**Page extract:**

--*--

In recent years, facial recognition applications have experienced rapid growth. Beyond the everyday use of unlocking smartphones, facial recognition is also commonly applied in office or factory access control, electronic locks in buildings and apartments, and even in areas like retail and financial customer experience optimization. In this article, we will explore in depth the principles of facial recognition, how it is optimized in various application scenarios and edge devices, detailed technical explanations, and various promising applications of facial recognition.
Facial recognition (or face recognition) is a type of identity verification biometric technology that uses computer vision to convert facial images into a set of facial feature values. These feature values are then compared with those stored in a database. If the similarity between the two sets of values exceeds a predefined threshold, the system identifies them as the same person. There are two primary applications: 1:1 verification (confirming if a person matches the ID they hold) and 1:N identification (recognizing a target individual from a database). In recent years, new-generation facial recognition systems have adopted deep neural network (DNN) technology, significantly improving recognition accuracy and adaptability to various facial changes (such as occlusion). This advancement has led to widespread adoption of facial recognition in numerous applications.
Facial recognition has numerous advantages, with the five most critical being:
The recognition accuracy of next-generation facial recognition engines has surpassed that of human eyes. For instance, FaceMe® has a false recognition rate of less than one in a million.

--*--

**Dataset records:**

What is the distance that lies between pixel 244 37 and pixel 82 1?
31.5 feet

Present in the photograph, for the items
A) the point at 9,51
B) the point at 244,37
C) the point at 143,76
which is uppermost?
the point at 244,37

--*--

**List of tasks:**
- A) In the facial recognition article, what two primary applications of facial recognition are named?
- B) Write the next part of the facial recognition article, picking up after its final sentence.

**Outputs by task:**
- A) 1:1 verification (confirming if a person matches the ID they hold) and 1:N identification (recognizing a target individual from a database).

- B)
It can quickly complete facial identity verification within 0.5 seconds, extremely convenient.
Compared to other authentication methods (fingerprint scanning), facial recognition is more convenient and hygienic due to its zero-contact nature.
By integrating with network surveillance cameras and access control systems, it can strictly regulate personnel access, protecting company assets and personnel safety. It also strengthens system login procedures, preventing attacks from hackers.
Facial recognition is flexible and can be applied to many applications, such as security, finance, retail, offices, healthcare, and public sectors.
Face detection is the first step the engine takes to confirm the presence of faces as they appear on a live camera feed, a video recording or as it scans still image captures. The whole field of view is scanned for any area containing full or even partial human faces. Fast and precise face detection is a critical first step to ensure the performance of the entire facial recognition process. FaceMe® can detect more than one face simultaneously, count how many faces are present, and perform detection on each of them individually.
Handled by another deep neural network model (referred to as the AI model), this step converts the detected face data into vector values in a high-dimensional space, known as facial feature values. Due to the nature of vectors, the similarity between two facial feature values can be assessed by calculating the distance between the two vectors. The task of the AI model is to group feature values belonging to the same person as closely as possible in the spatial domain while separating those of different individuals.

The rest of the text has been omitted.